Raymond Sawaya, MD, FAANS, has been the chairman of the department of neurosurgery at The University of Texas MD Anderson Cancer Center in Houston since the department was established in 1990. He also serves as the director of the Brain Tumor Center at MD Anderson and from 2005-2014, served as professor and chairman of the department of neurosurgery at Baylor College of Medicine. Dr. Sawaya is the recipient of numerous awards, including the Anne C. Brooks & Anthony D. Bullock, III, Distinguished Chair in Neurosurgery. He is the past president of the American Radium Society, the past president of the Houston Neurological Society and the past chairman of the American Association of Neurological Surgeons/Congress of Neurological Surgeons Section on Tumors. Dr. Sawaya is a member of the editorial board of numerous medical journals. He is frequently requested as a national and international lecturer. He has published more than 270 peer-reviewed articles and written and edited more than 10 books. Dr. Sawaya is a noted leader in the field of neurosurgery, with particular expertise in primary and metastatic brain tumors.
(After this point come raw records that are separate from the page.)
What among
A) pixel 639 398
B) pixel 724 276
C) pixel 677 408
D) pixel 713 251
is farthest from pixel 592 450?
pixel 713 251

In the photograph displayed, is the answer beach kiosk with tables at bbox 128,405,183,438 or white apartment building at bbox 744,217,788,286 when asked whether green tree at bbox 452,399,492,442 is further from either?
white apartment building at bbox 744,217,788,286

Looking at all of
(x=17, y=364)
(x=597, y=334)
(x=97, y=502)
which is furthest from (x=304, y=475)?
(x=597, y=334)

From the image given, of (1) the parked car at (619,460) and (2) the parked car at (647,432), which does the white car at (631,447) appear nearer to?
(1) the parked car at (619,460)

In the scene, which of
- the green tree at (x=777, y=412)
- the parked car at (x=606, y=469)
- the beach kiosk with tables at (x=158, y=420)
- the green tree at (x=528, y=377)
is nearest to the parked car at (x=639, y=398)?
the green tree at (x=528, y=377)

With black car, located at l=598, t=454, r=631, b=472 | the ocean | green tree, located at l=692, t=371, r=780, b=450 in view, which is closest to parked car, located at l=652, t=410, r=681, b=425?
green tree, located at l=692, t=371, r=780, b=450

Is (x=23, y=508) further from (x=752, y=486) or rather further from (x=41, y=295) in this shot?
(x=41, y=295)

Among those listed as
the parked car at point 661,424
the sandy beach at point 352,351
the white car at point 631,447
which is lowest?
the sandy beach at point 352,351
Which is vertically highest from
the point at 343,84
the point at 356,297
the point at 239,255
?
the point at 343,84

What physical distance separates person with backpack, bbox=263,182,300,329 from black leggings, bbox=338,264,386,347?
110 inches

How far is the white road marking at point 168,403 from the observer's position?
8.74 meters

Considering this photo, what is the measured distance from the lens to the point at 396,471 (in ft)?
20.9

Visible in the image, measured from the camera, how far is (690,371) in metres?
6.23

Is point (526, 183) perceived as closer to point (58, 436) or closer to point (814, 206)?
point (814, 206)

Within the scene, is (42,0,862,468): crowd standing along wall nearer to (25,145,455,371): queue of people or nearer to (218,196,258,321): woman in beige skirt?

He is also renowned for his great strides in enhancing the accessibility and safety of brain tumor surgery. Andrew E. Sloan, MD, FAANS, recently interviewed him for AANS Neurosurgeon.

Andrew E. Sloan, MD, FAANS (AS):  Why did you decide to become a neurosurgeon?
Raymond Sawaya, MD, FAANS (RS): I was going to medical school at St. Joseph’s Medical School in Lebanon, which is a French University. I met an American-trained neurosurgeon, Fuad S. Haddad, MD, who had trained at the Montreal Neurological Institute (MNI) with Wilder Penfield. I was assigned as his personal intern for a year. To me, he was an exemplary role model and taught me how exciting the field really is. He built the first neurosurgical institute in Middle East at the American University in Beirut. I started my training there, but as I progressed, I realized that I had to go to the U.S. because the technology, including intraoperative microscopy, was best developed there.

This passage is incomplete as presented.